Tiered KV Cache: VRAM + RAM + SSD offloading with async prefetch (--kv-tiers vram+ram+ssd)
Chat Templates: Data-driven per-architecture prompt formatting (ChatML, Gemma, Gemma 4, Qwen 3.5, GLM-4, GPT-OSS, Llama 4)
Recipes: Optional proven-default configs per model/hardware/quant combo
Model Download: agave pull <org/repo> — download GGUF models from HuggingFace Hub with auto quant selection
Interactive REPL: Multi-turn chat with /help, /clear, /stats, /model, /quit
HTTP Server: OpenAI + Anthropic API compatible, built-in chat UI, Prometheus metrics, rate limiting
Multimodal Vision: Image understanding via Gemma 4 SigLIP-2, Gemma 3 SigLIP, and Qwen VL vision encoders — image upload via CLI (--image) and HTTP API
Structured Output: GBNF grammar (--grammar-string, --grammar), JSON schema (--json-schema), JSON mode (--json-output), server response_format: json_object/json_schema
Full Sampling: temperature, top-k, top-p, min-p, repeat/frequency/presence penalties, seed, stop sequences
Batched Prefill: Chunked GEMM + fused FlashAttention-2 for fast prompt processing
Distributed Inference: Tensor parallelism (TP), pipeline parallelism (PP), disaggregated prefill/decode. Same-node multi-GPU via POSIX shm (zero-copy IPC), cross-node via TCP. Heterogeneous: mix CUDA + Vulkan + CPU across x86_64 + aarch64
Speculative Decoding: Draft model, self-speculative (layer skip), DDTree with configurable tree budget, n-gram history-based prediction, multi-token prediction (MTP) heads
Fused Megakernels: Composable GPU megakernels — gate+up+SiLU fused into single dispatch (3→1)
Sparse GEMV: Skip near-zero FFN activation blocks (~40% sparsity from SiLU). CPU +21%, Metal +12%, all GPU backends. Inspired by PowerInfer/TurboSparse
~125 tok/s on Qwen3.5 0.8B Q8_0 (Metal, Apple Silicon M4 Pro), 24.9 tok/s on Qwen3.5 9B MLX-4bit (82% of native MLX-lm)

Quick Start

# Build (produces both ReleaseFast and Debug binaries)
zig build

# Download a model from HuggingFace
./zig-out/bin/agave pull Qwen/Qwen3.5-0.8B-GGUF

# Interactive REPL
./zig-out/bin/agave model.gguf

# Single prompt
./zig-out/bin/agave model.gguf "What is the capital of France?"

# HTTP server
./zig-out/bin/agave model.gguf --serve

# Quiet mode (pipe-friendly, no banner/stats)
./zig-out/bin/agave model.gguf -q "Hello" > output.txt

# Force CPU backend
./zig-out/bin/agave model.gguf --backend cpu

# SafeTensors directory (MLX models)
./zig-out/bin/agave models/mlx-community/gemma-3-4b-it-qat-4bit

# TurboQuant KV cache (2/3/4-bit quantization for longer contexts)
./zig-out/bin/agave model.gguf --kv-type turbo4

# KV cache eviction (extend context past --ctx-size limit)
./zig-out/bin/agave model.gguf --kv-eviction norm --kv-budget 2048
./zig-out/bin/agave model.gguf --kv-eviction tri   # requires .cal file

# Generate TriAttention calibration data
./zig-out/bin/agave calibrate model.gguf

# Vision: describe an image (requires mmproj or built-in vision encoder)
./zig-out/bin/agave model.gguf --image photo.png "Describe this image"

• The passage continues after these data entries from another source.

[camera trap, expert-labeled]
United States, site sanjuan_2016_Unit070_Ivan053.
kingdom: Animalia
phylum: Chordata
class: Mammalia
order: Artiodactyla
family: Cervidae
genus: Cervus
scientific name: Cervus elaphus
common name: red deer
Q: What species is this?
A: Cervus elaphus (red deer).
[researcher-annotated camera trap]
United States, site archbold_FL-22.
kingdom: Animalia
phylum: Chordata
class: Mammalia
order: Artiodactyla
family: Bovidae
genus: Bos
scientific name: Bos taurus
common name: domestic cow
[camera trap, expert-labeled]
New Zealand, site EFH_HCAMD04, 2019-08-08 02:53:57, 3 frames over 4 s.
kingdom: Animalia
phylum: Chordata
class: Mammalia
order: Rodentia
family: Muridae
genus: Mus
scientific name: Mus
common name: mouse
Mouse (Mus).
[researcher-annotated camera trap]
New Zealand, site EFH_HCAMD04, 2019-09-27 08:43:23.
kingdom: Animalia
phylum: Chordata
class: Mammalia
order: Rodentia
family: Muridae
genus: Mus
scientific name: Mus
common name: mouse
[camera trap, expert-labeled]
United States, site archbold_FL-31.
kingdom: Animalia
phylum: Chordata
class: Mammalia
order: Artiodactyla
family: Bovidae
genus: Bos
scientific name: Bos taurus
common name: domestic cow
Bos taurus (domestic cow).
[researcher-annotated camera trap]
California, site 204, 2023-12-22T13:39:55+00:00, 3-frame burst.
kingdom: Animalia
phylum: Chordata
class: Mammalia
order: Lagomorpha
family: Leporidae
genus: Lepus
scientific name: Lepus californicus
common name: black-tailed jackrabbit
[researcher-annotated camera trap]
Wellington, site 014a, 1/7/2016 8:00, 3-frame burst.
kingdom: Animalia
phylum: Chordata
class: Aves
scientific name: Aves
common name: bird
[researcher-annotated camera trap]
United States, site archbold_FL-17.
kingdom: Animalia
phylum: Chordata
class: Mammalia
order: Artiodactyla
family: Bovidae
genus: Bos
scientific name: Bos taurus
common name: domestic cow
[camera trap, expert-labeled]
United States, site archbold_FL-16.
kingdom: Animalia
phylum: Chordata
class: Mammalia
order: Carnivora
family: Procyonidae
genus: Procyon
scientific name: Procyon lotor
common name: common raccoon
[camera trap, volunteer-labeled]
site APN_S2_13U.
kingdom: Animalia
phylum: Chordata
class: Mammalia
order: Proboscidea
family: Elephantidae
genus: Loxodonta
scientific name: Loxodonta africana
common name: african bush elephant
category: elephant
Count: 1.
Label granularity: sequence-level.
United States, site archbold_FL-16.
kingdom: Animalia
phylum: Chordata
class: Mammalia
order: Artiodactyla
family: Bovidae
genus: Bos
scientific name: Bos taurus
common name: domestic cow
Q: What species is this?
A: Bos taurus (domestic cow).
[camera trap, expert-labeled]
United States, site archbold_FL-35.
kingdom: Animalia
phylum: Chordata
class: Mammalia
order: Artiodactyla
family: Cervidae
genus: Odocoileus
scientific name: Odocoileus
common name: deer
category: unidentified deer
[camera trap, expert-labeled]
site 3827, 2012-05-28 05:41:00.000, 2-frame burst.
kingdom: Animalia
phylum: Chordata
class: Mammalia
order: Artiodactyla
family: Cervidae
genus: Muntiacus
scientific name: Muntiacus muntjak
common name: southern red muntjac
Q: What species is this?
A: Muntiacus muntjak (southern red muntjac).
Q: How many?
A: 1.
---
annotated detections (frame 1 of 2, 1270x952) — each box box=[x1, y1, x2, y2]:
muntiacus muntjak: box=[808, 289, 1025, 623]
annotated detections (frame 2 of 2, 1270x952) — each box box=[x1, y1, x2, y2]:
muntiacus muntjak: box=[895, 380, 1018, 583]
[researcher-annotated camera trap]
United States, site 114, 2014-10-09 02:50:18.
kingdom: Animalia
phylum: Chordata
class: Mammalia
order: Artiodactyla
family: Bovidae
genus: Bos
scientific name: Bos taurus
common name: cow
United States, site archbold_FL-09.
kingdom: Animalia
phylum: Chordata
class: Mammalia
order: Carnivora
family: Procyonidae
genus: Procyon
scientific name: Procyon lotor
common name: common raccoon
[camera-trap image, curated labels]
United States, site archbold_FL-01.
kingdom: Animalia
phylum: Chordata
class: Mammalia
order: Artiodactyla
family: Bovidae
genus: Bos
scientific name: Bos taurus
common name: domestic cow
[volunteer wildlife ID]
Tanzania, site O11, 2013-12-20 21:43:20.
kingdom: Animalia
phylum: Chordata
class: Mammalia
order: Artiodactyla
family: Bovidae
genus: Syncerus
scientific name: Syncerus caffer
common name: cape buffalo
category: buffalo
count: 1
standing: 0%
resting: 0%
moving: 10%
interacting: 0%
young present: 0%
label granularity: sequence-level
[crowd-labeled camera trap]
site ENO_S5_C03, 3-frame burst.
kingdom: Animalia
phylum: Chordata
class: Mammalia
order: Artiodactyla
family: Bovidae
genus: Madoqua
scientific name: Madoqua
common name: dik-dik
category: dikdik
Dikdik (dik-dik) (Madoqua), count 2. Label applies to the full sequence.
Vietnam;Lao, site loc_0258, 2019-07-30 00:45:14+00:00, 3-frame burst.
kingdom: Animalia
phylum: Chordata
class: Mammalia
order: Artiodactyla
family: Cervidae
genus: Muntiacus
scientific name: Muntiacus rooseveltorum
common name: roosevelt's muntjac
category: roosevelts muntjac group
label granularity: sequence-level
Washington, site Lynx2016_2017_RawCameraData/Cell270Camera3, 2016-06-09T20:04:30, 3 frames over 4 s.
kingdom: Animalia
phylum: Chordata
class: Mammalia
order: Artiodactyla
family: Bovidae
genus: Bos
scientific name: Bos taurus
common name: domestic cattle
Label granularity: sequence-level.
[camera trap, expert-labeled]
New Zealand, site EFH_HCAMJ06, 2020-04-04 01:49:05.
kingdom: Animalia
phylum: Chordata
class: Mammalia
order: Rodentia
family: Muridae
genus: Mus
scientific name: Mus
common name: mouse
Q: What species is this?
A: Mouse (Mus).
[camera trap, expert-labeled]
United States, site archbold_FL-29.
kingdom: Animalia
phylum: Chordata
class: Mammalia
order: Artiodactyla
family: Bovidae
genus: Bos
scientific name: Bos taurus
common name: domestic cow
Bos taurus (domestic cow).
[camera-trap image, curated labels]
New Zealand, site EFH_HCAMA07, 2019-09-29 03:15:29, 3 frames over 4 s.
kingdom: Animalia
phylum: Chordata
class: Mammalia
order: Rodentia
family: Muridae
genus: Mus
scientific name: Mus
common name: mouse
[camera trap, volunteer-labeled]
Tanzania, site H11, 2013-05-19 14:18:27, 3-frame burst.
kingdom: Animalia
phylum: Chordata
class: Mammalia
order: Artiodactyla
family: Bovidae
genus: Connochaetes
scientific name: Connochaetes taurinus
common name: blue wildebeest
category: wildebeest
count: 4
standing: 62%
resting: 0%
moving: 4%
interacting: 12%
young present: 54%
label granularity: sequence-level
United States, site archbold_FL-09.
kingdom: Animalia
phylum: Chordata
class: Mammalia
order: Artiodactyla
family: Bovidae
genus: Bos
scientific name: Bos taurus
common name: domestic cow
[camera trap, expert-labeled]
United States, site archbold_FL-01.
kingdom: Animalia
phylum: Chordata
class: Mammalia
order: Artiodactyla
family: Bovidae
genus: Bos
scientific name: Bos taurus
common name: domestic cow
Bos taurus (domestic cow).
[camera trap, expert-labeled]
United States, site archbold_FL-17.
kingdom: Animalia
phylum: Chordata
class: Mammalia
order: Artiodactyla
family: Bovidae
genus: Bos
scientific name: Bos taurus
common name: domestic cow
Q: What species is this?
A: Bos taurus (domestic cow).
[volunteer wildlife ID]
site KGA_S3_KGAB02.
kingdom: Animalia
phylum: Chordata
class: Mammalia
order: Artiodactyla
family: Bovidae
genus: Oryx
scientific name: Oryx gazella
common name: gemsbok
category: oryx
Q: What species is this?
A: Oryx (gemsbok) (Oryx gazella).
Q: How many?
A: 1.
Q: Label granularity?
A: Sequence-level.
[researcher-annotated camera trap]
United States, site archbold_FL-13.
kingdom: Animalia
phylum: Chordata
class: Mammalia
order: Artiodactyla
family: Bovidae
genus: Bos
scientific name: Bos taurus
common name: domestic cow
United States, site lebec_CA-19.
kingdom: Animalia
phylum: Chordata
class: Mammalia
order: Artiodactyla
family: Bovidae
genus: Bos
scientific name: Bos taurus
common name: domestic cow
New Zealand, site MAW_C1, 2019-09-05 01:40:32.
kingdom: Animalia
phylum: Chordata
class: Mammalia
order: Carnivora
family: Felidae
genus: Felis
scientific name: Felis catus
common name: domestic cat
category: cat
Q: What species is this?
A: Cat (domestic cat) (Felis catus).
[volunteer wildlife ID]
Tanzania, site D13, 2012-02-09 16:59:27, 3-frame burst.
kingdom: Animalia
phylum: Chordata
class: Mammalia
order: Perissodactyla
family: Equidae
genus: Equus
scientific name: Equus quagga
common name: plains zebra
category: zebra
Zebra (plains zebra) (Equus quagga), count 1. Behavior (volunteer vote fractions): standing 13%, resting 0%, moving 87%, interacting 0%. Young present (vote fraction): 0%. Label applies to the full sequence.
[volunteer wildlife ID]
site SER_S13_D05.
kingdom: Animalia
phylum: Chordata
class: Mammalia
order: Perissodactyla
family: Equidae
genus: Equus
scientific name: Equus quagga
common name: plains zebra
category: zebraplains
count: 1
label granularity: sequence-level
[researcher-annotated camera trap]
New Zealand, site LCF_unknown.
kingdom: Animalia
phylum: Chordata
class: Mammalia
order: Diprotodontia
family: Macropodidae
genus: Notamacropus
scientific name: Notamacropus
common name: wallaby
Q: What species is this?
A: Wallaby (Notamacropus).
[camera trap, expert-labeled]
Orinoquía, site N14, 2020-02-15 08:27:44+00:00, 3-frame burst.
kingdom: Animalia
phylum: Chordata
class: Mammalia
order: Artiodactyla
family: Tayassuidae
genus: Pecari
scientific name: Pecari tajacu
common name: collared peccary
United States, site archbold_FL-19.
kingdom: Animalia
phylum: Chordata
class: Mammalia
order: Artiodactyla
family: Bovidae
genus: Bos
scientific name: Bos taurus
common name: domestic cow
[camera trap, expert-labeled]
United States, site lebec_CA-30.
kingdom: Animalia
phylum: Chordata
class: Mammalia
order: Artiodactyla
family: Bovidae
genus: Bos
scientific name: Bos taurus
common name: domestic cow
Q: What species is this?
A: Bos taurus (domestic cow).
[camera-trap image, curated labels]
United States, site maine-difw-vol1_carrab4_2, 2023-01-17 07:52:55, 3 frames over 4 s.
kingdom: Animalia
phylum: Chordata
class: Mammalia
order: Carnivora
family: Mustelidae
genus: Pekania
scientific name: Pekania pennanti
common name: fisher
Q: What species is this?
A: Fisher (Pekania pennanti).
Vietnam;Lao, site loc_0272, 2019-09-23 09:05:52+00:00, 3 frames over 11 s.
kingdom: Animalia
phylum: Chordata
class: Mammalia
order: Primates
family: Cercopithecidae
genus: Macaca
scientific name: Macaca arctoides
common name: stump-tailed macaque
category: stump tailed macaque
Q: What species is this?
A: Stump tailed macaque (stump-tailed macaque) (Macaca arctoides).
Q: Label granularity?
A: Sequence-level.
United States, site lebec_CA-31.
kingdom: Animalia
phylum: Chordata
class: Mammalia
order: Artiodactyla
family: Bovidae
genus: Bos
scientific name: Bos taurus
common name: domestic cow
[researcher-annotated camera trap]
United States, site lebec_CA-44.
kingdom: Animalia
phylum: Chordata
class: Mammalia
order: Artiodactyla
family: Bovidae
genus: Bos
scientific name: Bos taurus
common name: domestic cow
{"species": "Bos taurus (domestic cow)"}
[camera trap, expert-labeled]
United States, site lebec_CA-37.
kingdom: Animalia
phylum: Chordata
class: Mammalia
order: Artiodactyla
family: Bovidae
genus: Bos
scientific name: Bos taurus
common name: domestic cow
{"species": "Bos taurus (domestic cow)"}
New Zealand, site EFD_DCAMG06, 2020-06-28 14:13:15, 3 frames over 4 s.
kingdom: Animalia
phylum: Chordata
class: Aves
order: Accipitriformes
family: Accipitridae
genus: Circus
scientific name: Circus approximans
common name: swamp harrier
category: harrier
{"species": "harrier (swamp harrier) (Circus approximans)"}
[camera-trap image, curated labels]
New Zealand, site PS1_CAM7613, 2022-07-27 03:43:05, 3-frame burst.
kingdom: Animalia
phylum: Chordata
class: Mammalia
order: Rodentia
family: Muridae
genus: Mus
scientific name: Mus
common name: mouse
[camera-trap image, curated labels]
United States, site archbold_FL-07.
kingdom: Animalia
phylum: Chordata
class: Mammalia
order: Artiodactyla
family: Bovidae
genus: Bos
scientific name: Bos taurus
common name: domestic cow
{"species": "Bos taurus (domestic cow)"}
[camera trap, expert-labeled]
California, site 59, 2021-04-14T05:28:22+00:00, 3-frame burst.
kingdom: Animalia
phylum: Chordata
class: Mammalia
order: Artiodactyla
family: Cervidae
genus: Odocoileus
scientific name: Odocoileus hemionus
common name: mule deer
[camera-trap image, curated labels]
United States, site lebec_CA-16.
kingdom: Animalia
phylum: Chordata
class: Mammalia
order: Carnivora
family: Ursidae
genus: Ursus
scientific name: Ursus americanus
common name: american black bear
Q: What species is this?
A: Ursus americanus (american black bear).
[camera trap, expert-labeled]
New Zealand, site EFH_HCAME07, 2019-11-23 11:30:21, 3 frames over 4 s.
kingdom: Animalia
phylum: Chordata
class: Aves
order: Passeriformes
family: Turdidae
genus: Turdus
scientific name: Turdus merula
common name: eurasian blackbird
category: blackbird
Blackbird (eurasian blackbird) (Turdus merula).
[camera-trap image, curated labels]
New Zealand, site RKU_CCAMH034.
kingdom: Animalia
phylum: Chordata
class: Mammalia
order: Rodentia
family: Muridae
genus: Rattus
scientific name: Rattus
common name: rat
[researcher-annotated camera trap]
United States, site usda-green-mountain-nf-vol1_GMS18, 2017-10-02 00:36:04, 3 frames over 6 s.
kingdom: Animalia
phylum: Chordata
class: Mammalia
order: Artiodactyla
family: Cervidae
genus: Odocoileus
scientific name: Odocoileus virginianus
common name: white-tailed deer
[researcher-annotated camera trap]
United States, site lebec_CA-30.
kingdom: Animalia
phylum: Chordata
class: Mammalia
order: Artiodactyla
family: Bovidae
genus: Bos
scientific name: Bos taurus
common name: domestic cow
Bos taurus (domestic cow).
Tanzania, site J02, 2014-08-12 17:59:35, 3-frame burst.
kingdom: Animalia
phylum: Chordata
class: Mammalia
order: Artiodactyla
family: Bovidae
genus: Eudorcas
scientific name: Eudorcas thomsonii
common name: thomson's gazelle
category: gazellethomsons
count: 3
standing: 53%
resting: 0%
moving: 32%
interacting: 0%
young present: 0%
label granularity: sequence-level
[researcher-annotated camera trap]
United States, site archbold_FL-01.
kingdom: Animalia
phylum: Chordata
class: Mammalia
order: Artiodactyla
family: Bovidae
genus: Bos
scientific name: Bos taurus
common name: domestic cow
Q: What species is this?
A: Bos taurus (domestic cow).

# Override recipe defaults (user flags always win)
./zig-out/bin/agave model.gguf -t 0.9 --top-p 0.95 "Tell me a story"

# Structured output: force JSON
./zig-out/bin/agave model.gguf --json-output "Generate a user profile with name and age"

# Grammar-constrained decoding (GBNF format)
./zig-out/bin/agave model.gguf --grammar-string 'root ::= "yes" | "no"' "Is the sky blue?"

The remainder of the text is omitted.